> _What is being asked_:
Each line of the material below is to be given again exactly.

** Opening Record set block **

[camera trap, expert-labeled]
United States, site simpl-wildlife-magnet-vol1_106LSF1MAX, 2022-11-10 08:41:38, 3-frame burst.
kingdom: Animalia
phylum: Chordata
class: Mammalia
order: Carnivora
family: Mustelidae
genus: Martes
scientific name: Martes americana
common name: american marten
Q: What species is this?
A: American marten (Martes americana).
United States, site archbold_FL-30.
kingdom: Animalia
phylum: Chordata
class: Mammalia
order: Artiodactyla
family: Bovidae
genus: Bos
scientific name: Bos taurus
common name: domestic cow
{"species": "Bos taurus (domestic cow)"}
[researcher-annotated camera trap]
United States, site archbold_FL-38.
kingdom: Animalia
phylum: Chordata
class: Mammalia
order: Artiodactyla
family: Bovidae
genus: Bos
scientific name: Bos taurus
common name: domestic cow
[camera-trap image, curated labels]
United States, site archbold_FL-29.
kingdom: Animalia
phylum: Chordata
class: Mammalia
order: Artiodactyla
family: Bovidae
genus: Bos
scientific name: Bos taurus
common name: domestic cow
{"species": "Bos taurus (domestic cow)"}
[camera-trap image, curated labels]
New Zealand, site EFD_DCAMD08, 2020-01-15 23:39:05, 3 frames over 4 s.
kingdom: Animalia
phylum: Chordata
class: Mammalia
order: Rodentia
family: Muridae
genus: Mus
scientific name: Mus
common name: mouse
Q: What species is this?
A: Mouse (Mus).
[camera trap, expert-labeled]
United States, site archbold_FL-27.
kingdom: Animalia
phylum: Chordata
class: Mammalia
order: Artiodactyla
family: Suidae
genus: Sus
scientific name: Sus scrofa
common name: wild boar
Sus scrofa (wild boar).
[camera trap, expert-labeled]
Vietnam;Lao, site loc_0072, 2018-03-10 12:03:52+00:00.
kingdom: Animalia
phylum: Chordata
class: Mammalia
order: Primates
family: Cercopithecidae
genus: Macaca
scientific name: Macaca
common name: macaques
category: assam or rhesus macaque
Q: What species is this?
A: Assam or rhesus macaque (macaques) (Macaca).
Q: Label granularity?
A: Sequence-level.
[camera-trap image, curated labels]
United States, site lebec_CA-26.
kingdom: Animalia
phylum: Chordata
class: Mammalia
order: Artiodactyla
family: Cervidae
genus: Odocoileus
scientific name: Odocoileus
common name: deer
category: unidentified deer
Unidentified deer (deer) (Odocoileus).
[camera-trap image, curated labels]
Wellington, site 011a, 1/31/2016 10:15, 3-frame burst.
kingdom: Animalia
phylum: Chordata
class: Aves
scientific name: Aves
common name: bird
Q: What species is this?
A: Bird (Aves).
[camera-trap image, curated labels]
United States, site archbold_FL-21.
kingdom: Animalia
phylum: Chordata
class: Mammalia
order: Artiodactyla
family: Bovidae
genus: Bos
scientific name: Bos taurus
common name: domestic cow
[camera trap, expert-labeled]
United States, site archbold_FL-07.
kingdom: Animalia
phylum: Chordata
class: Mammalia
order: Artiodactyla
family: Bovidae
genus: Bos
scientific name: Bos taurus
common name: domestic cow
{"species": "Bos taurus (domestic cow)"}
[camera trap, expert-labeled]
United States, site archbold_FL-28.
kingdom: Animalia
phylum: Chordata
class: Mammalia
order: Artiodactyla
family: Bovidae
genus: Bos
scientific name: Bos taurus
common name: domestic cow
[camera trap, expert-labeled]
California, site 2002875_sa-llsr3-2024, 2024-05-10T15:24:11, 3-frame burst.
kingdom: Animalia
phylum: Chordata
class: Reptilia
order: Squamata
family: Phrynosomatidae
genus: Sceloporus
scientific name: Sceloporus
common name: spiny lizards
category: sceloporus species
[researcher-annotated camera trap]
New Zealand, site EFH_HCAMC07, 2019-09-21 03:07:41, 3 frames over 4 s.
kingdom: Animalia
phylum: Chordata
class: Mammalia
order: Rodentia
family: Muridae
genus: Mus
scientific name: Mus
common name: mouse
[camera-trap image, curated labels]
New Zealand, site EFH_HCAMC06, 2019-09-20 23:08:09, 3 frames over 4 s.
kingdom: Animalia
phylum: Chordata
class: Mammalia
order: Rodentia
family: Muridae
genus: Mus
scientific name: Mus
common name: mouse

** Closing Record set block **

> _Written response_:
[camera trap, expert-labeled]
United States, site simpl-wildlife-magnet-vol1_106LSF1MAX, 2022-11-10 08:41:38, 3-frame burst.
kingdom: Animalia
phylum: Chordata
class: Mammalia
order: Carnivora
family: Mustelidae
genus: Martes
scientific name: Martes americana
common name: american marten
Q: What species is this?
A: American marten (Martes americana).
United States, site archbold_FL-30.
kingdom: Animalia
phylum: Chordata
class: Mammalia
order: Artiodactyla
family: Bovidae
genus: Bos
scientific name: Bos taurus
common name: domestic cow
{"species": "Bos taurus (domestic cow)"}
[researcher-annotated camera trap]
United States, site archbold_FL-38.
kingdom: Animalia
phylum: Chordata
class: Mammalia
order: Artiodactyla
family: Bovidae
genus: Bos
scientific name: Bos taurus
common name: domestic cow
[camera-trap image, curated labels]
United States, site archbold_FL-29.
kingdom: Animalia
phylum: Chordata
class: Mammalia
order: Artiodactyla
family: Bovidae
genus: Bos
scientific name: Bos taurus
common name: domestic cow
{"species": "Bos taurus (domestic cow)"}
[camera-trap image, curated labels]
New Zealand, site EFD_DCAMD08, 2020-01-15 23:39:05, 3 frames over 4 s.
kingdom: Animalia
phylum: Chordata
class: Mammalia
order: Rodentia
family: Muridae
genus: Mus
scientific name: Mus
common name: mouse
Q: What species is this?
A: Mouse (Mus).
[camera trap, expert-labeled]
United States, site archbold_FL-27.
kingdom: Animalia
phylum: Chordata
class: Mammalia
order: Artiodactyla
family: Suidae
genus: Sus
scientific name: Sus scrofa
common name: wild boar
Sus scrofa (wild boar).
[camera trap, expert-labeled]
Vietnam;Lao, site loc_0072, 2018-03-10 12:03:52+00:00.
kingdom: Animalia
phylum: Chordata
class: Mammalia
order: Primates
family: Cercopithecidae
genus: Macaca
scientific name: Macaca
common name: macaques
category: assam or rhesus macaque
Q: What species is this?
A: Assam or rhesus macaque (macaques) (Macaca).
Q: Label granularity?
A: Sequence-level.
[camera-trap image, curated labels]
United States, site lebec_CA-26.
kingdom: Animalia
phylum: Chordata
class: Mammalia
order: Artiodactyla
family: Cervidae
genus: Odocoileus
scientific name: Odocoileus
common name: deer
category: unidentified deer
Unidentified deer (deer) (Odocoileus).
[camera-trap image, curated labels]
Wellington, site 011a, 1/31/2016 10:15, 3-frame burst.
kingdom: Animalia
phylum: Chordata
class: Aves
scientific name: Aves
common name: bird
Q: What species is this?
A: Bird (Aves).
[camera-trap image, curated labels]
United States, site archbold_FL-21.
kingdom: Animalia
phylum: Chordata
class: Mammalia
order: Artiodactyla
family: Bovidae
genus: Bos
scientific name: Bos taurus
common name: domestic cow
[camera trap, expert-labeled]
United States, site archbold_FL-07.
kingdom: Animalia
phylum: Chordata
class: Mammalia
order: Artiodactyla
family: Bovidae
genus: Bos
scientific name: Bos taurus
common name: domestic cow
{"species": "Bos taurus (domestic cow)"}
[camera trap, expert-labeled]
United States, site archbold_FL-28.
kingdom: Animalia
phylum: Chordata
class: Mammalia
order: Artiodactyla
family: Bovidae
genus: Bos
scientific name: Bos taurus
common name: domestic cow
[camera trap, expert-labeled]
California, site 2002875_sa-llsr3-2024, 2024-05-10T15:24:11, 3-frame burst.
kingdom: Animalia
phylum: Chordata
class: Reptilia
order: Squamata
family: Phrynosomatidae
genus: Sceloporus
scientific name: Sceloporus
common name: spiny lizards
category: sceloporus species
[researcher-annotated camera trap]
New Zealand, site EFH_HCAMC07, 2019-09-21 03:07:41, 3 frames over 4 s.
kingdom: Animalia
phylum: Chordata
class: Mammalia
order: Rodentia
family: Muridae
genus: Mus
scientific name: Mus
common name: mouse
[camera-trap image, curated labels]
New Zealand, site EFH_HCAMC06, 2019-09-20 23:08:09, 3 frames over 4 s.
kingdom: Animalia
phylum: Chordata
class: Mammalia
order: Rodentia
family: Muridae
genus: Mus
scientific name: Mus
common name: mouse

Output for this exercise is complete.